The same happens in the programming world too; there is still nothing that can match good old C, yet people try to overengineer replacements… (cough)Rust(ahem) :rolleyes:
Virtually all code will scale towards cache misses and branch predictions, unless it relies heavily on SIMD. No ISA that I'm aware of have been able to solve this so far. I have no issue with the possibility of increasing the decoder width or even adding more execution ports.
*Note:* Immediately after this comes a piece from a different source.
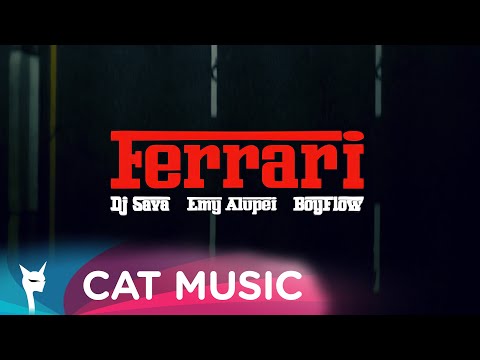 DJ Sava x Emy Alupei x BoyFlow - Ferrari M/V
But I question how likely it is, if Cypress Cove is basically a backport of Sunny Cove, since these kinds of changes usually require a total overhaul of the cache, register files and everything on the front-end.
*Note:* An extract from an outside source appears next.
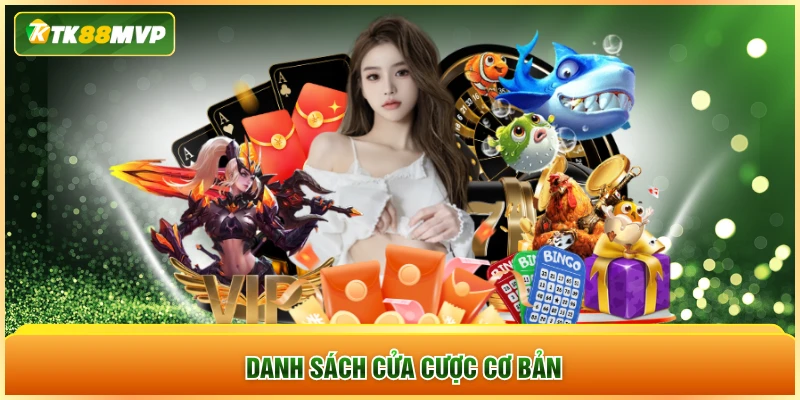 Danh sách cửa cược cơ bản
Wouldn't it be more likely to backport something from the execution side from e.g. Sapphire Rapids, or to simply add more execution units on existing execution ports? (like one extra MUL unit?)
x86 requires a byte-by-byte decoder, because you have 2-byte, 3-byte, 4-byte... 15-byte instructions (some of which are macro-op fused and/or micro-op split). ARM standardized upon 4-byte instructions with an occasional 8-byte macro-op fused. That means if you want to perform 4-wide decoding (and assume an average of 4-bytes per instruction), you need 64-parallel decoders: one for every byte (byte0, byte1, byte2) of the cache line.
ARM on the other hand is always 4-bytes or 8-bytes at a time (in the case of macro-op fused operations). Which means for a 64-byte decoder, ARM only need 16-parallel decoders: knowing there's no 2-byte or 3-byte instructions that could be "in-between". Just hypothetically speaking of course, I dunno really how these things are organized.
Anyway: Apple M1 shot a broadside at the x86 camp with their 8-wide decoder. I do think its relevant to bring up. However, ARM Neoverse is still only 4-wide decoding. It hasn't really been proven yet that an ultra-wide decoder (like Apple's M1) is really the best path forward.